Ta-Nehisi Coates emphasizes interconnectedness of global struggles in visit to St. Kate’s

The writer spoke in conversation with Duchesne Drew in a sold out event at The O’Shaughnessy on October 23.

On a bright but chilly October evening, St. Catherine University welcomed author and journalist Ta-Nehisi Coates to The O’Shaughnessy auditorium. Coates spoke to a sold out crowd in a wide-ranging conversation moderated by Duchesne Drew, senior vice president of American Public Media Group and president of Minnesota Public Radio.

Coates is the author of The Message, this year’s One Read for Racial Justice book. The Message, written as a letter to his students, explores and challenges prevailing narratives around global justice issues. In his appearance at St.
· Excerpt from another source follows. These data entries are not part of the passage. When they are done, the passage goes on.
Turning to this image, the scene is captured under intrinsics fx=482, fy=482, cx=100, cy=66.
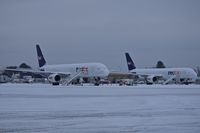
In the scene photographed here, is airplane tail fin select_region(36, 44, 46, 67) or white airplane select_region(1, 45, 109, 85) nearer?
white airplane select_region(1, 45, 109, 85)

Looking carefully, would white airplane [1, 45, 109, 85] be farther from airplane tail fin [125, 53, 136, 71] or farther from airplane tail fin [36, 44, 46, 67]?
airplane tail fin [125, 53, 136, 71]

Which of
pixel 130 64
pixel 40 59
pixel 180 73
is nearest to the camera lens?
pixel 180 73

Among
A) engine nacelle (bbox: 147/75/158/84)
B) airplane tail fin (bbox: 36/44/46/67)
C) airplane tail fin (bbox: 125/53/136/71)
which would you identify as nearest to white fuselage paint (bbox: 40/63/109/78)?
engine nacelle (bbox: 147/75/158/84)

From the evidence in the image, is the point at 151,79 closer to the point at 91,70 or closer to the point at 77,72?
the point at 77,72

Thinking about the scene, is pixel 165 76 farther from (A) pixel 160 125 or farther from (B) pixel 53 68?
(A) pixel 160 125

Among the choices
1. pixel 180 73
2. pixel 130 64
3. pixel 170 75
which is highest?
pixel 130 64

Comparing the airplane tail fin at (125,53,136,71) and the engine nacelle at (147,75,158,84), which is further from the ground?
the airplane tail fin at (125,53,136,71)

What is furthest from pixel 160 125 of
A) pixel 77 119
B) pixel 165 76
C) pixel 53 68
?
pixel 165 76

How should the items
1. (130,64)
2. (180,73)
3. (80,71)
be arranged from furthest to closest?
1. (130,64)
2. (180,73)
3. (80,71)

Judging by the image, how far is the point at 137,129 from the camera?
13.9m

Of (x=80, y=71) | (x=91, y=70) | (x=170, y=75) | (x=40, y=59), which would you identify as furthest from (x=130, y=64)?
(x=91, y=70)

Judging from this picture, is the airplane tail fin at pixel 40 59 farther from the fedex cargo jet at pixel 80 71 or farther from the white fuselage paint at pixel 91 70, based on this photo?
the white fuselage paint at pixel 91 70

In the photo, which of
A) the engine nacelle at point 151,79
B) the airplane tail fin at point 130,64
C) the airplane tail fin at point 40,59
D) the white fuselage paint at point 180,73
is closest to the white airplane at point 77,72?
the airplane tail fin at point 40,59

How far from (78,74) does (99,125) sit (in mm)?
72418
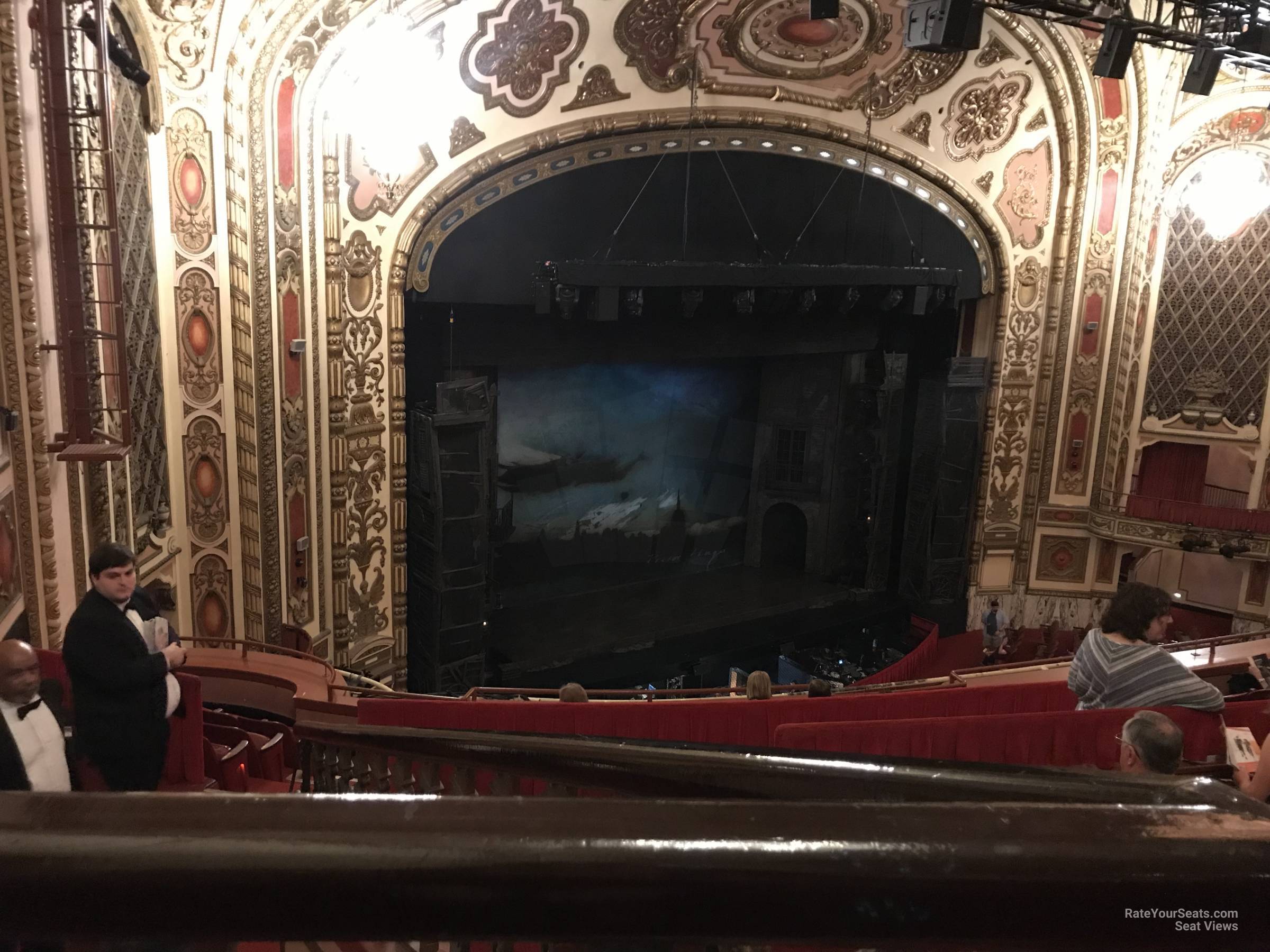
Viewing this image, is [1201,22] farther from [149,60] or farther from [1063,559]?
[149,60]

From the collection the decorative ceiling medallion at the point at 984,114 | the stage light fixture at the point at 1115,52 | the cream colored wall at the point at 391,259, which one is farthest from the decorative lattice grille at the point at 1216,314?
the stage light fixture at the point at 1115,52

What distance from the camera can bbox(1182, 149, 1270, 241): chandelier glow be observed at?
534 inches

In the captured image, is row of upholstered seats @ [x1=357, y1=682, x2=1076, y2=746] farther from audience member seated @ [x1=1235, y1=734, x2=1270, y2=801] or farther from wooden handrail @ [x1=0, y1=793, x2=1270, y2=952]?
wooden handrail @ [x1=0, y1=793, x2=1270, y2=952]

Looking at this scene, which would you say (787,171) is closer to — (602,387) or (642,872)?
(602,387)

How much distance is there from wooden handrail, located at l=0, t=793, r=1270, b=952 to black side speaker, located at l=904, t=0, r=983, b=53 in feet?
26.4

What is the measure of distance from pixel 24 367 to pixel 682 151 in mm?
8148

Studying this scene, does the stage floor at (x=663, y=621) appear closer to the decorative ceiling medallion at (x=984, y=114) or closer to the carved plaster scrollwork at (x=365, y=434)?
the carved plaster scrollwork at (x=365, y=434)

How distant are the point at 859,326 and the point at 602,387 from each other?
3733 millimetres

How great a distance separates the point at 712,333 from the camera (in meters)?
13.7

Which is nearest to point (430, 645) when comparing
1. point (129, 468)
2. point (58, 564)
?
point (129, 468)

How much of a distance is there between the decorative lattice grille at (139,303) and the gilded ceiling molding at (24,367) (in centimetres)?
157

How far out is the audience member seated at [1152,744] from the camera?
2627 millimetres

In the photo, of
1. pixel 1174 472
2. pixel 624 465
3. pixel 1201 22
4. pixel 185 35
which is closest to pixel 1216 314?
pixel 1174 472

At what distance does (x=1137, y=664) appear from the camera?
149 inches
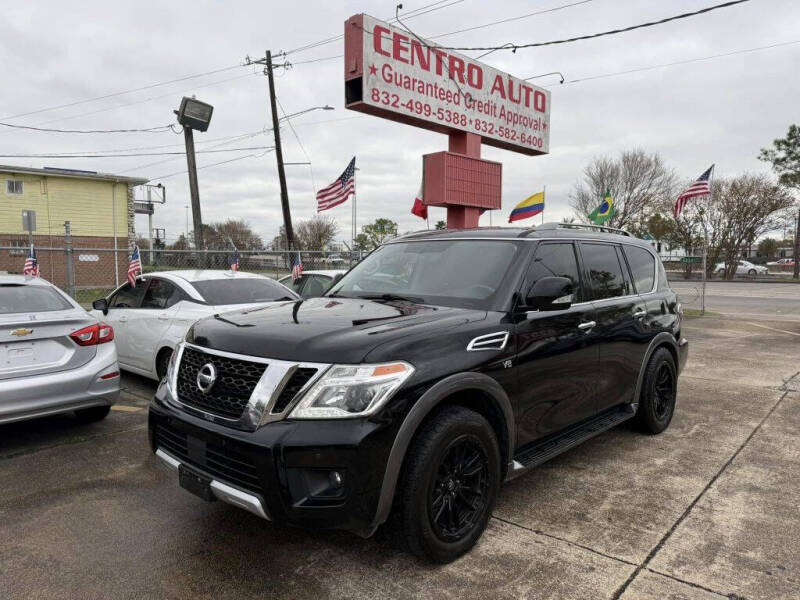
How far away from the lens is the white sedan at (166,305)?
20.3 ft

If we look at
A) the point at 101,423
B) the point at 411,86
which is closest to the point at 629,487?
the point at 101,423

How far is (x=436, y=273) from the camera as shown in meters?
3.91

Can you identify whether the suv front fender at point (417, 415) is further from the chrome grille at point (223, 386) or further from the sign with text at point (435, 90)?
the sign with text at point (435, 90)

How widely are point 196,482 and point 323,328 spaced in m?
1.01

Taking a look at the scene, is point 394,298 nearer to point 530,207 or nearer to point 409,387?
point 409,387

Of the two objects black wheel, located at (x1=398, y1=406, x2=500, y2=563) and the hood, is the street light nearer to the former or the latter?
the hood

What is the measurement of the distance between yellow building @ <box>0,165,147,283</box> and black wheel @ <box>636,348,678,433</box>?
23.7m

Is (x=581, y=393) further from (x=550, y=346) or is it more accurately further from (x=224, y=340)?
(x=224, y=340)

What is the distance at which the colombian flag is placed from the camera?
1392cm

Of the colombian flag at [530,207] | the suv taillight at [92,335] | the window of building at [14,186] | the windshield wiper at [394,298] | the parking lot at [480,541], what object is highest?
the window of building at [14,186]

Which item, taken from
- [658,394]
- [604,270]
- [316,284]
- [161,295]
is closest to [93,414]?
[161,295]

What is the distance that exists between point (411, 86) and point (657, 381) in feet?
24.9

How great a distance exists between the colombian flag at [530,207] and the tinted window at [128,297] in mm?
9469

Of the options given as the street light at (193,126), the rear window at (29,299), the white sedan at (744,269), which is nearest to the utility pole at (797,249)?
the white sedan at (744,269)
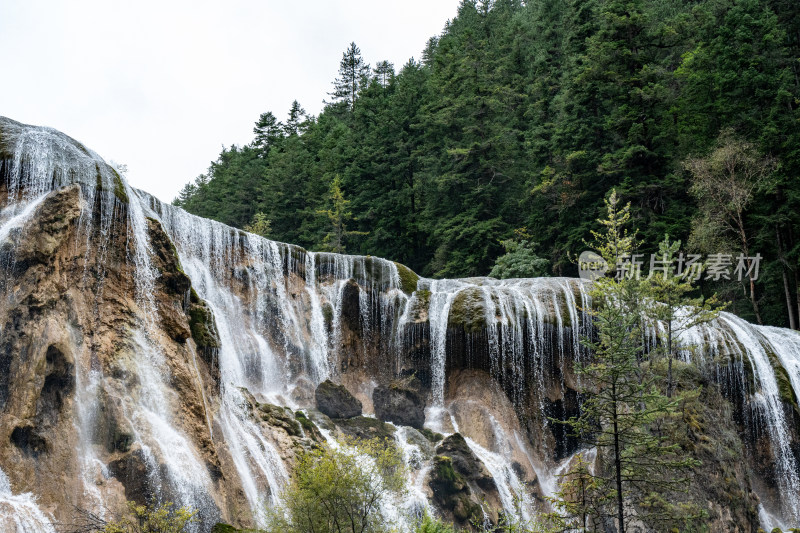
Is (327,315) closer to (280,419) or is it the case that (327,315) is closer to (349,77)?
(280,419)

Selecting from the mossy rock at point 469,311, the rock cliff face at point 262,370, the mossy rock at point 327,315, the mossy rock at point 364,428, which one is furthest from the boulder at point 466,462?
the mossy rock at point 327,315

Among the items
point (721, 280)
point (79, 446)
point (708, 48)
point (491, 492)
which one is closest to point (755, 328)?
point (721, 280)

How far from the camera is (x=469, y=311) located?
2314 centimetres

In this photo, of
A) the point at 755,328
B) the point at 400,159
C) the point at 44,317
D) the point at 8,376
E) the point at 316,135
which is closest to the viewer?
the point at 8,376

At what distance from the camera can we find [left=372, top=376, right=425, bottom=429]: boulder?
20781 mm

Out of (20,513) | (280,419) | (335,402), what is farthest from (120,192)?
(335,402)

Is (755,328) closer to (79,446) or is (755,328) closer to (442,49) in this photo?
(79,446)

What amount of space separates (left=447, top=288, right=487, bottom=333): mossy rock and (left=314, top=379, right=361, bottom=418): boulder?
5.33m

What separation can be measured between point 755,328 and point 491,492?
11.9 m

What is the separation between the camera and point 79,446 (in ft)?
38.7

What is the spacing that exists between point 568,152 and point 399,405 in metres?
17.4

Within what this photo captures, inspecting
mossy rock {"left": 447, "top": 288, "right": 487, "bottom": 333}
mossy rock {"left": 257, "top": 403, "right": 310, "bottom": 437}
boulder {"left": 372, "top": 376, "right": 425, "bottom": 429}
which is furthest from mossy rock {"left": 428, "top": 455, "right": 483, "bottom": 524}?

Kate’s, Coates spoke to the interconnected nature of struggles around the world, from the United States to Africa to Palestine, and emphasized the need for an understanding of shared pain and shared responsibility across movements, borders, and history.

“The Black struggle for me has always been at its greatest power…when it gave me some sort of insight into the struggles of humanity itself,” Coates said. “I am always at my best — I am always writing at my most powerful, speaking at my most powerful — when I understand how that empowerment is tied to everyone else.” 

 

Journalism and justice

A journalist himself, Coates discussed the role of journalism in both upholding and unraveling popular narratives. Though journalists are supposed to be objective, history demonstrates that this has frequently been far from the case. Coates brought up the role of newspapers in justifying and inciting lynchings of Black Americans as just one example of the way that media has historically prioritized certain viewpoints — and lives — over others.

“We have always been in concert with the worst that this country is doing,” he said. “You don’t have to go that far back. I remember during the Iraq War when one country was waterboarding, it was torture, but when we did it, it was enhanced interrogation. So the paper of record is adopting the language and propaganda of the people that it’s supposed to cover.”

Though journalism often capitulates to those in power, it also has tremendous potential for exposing the truth and disrupting prevailing narratives — something of which the United States government has long been keenly aware. In 1960, for instance, the U.S. ambassador to Belgium forced Time Magazine to remove the Congolese prime minister Patrice Lumumba from its cover, fearing the influence of the African liberation leader the CIA infamously helped to overthrow and ultimately assassinate. Such censorship implicitly recognizes what might happen when a compelling message that confronts power reaches a broad audience.

 

“We have a word for that”: A visit to Palestine

The latter half of The Message describes a trip Coates made a few years ago to Palestine and Israel. He told the audience that during his travels he was struck by occupied Palestine’s similarities to Jim Crow America. While visiting the West Bank, he learned there were separate roads for Israelis and Palestinians, with the Palestinian ones full of checkpoints. Palestinian homes had water tanks because their water access was so limited by the state, while nearby Israeli settler neighborhoods had swimming pools.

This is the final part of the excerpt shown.